The campaign is defined by an 11-step attack chain designed to move a victim from a spoofed email to a final credential theft while systematically lowering their guard.
The attack begins with an email that looks like a standard DHL shipment notice, often with the subject line “DHL EXPRESS WAYBILL CONFIRMATION REQUIRED”.
While the email uses official branding, researchers pointed out a glaring technical mismatch: “The email uses the display name DHL EXPRESS, but the envelope/from domain is cupelva[.]com”. Interestingly, the message often passes DKIM authentication checks for the attacker’s domain, which can trick automated filters into thinking the email is legitimate.
Once a victim clicks the link, they aren’t immediately asked for a password. Instead, they face a “parcel-themed OTP interface”. This is where the deception deepens. The page generates a six-digit code locally using simple JavaScript—meaning there is no real server-side verification happening. As the report notes: “The victim is being asked to repeat a number already displayed on the screen”.
This step serves three psychological purposes:
- Creates an illusion of security.
- Builds user trust by making the process feel like a natural, multi-step workflow.
- The page waits two seconds before showing the OTP to “mimic processing,” a classic social engineering trick to reinforce the illusion of a working system.

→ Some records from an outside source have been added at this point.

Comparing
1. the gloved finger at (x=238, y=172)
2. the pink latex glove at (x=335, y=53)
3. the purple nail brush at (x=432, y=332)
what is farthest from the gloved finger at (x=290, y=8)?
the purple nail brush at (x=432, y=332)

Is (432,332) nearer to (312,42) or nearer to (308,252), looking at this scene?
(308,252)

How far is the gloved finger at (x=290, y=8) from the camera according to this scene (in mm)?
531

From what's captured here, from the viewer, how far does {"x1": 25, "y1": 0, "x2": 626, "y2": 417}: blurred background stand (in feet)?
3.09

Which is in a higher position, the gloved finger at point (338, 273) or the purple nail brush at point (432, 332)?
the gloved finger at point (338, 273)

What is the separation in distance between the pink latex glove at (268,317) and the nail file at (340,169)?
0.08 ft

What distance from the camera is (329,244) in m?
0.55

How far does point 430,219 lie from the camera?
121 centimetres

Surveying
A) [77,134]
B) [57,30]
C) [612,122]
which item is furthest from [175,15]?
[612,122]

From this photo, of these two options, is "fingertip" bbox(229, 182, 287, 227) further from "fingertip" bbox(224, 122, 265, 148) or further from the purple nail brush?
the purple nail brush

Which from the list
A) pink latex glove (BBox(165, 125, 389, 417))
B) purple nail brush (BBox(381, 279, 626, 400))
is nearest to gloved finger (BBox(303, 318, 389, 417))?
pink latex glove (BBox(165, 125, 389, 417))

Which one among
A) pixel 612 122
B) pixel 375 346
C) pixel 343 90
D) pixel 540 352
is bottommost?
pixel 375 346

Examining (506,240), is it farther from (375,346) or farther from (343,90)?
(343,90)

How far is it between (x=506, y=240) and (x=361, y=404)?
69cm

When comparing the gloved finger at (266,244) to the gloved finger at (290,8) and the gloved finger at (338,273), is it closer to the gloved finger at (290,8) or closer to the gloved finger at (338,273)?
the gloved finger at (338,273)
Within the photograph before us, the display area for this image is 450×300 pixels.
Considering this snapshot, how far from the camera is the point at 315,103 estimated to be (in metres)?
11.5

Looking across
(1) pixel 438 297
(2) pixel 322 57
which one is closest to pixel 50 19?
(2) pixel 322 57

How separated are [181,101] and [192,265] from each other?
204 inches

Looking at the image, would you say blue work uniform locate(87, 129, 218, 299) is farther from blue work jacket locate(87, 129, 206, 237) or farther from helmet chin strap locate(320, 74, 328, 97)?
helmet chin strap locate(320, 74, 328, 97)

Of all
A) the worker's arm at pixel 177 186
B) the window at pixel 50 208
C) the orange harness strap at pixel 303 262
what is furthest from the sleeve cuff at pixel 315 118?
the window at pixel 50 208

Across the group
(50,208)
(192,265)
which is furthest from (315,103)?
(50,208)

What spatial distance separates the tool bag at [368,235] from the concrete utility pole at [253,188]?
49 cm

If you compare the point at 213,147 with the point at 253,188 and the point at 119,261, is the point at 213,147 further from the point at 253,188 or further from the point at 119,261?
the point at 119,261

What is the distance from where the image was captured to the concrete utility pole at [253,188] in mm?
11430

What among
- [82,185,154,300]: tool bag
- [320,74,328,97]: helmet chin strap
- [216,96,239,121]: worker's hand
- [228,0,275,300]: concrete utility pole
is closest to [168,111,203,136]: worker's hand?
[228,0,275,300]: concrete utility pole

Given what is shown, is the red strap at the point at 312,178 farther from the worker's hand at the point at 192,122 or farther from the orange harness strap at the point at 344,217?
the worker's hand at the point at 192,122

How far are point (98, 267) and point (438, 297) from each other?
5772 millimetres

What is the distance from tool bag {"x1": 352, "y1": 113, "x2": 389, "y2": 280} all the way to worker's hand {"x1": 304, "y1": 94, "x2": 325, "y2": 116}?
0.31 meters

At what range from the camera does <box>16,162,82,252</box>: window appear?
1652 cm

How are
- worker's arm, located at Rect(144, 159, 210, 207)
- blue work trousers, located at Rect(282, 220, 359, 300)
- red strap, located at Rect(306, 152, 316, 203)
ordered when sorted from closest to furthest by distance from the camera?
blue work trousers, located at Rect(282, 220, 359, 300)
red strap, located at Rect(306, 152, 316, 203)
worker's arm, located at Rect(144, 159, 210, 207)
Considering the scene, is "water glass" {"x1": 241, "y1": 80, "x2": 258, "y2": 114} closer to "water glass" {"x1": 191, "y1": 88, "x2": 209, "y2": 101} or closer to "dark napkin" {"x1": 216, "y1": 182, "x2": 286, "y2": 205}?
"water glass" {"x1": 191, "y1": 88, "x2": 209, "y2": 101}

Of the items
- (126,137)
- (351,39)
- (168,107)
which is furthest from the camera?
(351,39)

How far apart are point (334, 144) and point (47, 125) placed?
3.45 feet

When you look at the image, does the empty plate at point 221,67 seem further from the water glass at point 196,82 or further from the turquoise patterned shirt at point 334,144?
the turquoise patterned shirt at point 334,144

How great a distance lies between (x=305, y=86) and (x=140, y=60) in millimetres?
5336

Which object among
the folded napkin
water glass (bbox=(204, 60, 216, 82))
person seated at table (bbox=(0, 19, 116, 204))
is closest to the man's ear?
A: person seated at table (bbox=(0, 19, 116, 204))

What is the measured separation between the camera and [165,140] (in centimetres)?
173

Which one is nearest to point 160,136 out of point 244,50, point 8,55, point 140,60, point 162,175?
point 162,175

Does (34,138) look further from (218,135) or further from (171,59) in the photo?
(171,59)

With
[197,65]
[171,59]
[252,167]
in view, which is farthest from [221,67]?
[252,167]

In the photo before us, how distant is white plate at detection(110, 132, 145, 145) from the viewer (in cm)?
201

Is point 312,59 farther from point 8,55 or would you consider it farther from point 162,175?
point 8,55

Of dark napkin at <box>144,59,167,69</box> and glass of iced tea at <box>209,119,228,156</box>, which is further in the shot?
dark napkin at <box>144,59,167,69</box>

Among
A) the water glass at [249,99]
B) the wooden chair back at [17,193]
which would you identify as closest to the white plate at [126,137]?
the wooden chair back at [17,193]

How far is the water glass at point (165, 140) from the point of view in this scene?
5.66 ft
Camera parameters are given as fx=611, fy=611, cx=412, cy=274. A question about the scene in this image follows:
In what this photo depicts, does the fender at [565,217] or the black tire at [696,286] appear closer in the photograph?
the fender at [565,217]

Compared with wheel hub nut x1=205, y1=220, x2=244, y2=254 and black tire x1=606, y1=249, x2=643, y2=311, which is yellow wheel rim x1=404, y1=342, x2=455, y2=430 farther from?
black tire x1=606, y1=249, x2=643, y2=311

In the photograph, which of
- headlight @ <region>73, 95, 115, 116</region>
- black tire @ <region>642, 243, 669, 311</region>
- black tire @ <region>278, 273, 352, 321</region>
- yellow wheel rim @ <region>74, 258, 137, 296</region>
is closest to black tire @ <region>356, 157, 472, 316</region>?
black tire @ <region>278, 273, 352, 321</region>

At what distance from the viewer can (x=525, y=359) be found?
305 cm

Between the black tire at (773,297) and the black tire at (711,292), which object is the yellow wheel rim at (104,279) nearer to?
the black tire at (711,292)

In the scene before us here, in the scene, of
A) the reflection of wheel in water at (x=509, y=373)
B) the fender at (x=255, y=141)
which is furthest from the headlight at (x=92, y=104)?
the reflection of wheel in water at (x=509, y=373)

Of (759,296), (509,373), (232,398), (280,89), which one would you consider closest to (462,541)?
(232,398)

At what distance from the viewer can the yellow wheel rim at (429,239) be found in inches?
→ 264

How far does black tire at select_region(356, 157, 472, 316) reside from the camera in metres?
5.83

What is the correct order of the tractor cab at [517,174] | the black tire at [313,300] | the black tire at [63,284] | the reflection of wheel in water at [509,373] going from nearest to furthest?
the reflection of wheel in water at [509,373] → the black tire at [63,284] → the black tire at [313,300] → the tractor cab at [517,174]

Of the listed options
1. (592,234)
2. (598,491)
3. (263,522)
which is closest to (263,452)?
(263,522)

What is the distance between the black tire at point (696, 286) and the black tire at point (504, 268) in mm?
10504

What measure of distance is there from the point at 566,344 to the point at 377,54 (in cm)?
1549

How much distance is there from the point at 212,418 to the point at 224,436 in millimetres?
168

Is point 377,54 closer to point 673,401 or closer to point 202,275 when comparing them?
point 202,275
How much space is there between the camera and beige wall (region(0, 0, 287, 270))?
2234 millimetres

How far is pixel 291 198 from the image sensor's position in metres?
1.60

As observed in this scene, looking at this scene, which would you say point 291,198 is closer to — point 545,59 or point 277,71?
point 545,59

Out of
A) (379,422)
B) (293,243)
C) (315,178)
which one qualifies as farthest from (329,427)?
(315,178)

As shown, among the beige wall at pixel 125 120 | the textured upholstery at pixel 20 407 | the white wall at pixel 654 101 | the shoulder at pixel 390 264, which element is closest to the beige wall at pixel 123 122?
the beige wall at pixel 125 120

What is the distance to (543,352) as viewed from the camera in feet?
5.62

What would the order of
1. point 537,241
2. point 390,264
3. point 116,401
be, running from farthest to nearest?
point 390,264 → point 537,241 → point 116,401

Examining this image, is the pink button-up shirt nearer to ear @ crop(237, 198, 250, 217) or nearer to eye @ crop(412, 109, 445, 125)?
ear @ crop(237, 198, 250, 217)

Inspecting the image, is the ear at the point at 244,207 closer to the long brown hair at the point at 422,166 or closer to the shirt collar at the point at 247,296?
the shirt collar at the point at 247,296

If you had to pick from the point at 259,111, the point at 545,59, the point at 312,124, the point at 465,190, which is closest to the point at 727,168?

After the “verification” is complete, the victim is redirected to a DHL-branded login page. To make it more convincing, the kit uses URL-based identity handling to carry the victim’s email address forward so it is pre-filled on the login screen. The only thing the user needs to enter is their password. Before the data is sent to the attacker, the kit collects victim telemetry, including:
- Public IP address and geolocation (City, Region, Country).
- Device fingerprinting (OS, browser type, and hardware).
- Timestamp and the specific tracking number used in the lure.
To keep infrastructure costs low and avoid detection, the attackers use EmailJS, a legitimate client-side service, to ship the stolen data directly to a mailbox: slatty077@tutamail[.]com. Finally, the victim is redirected to the real dhl.com website. This “closes the loop,” leaving the victim believing the login worked and reducing the chance they will immediately report the incident.
This campaign proves that phishing doesn’t need to be high-tech to be effective. As Forcepoint X-Labs concludes, “The OTP page builds trust. The credential harvesting page spends it”.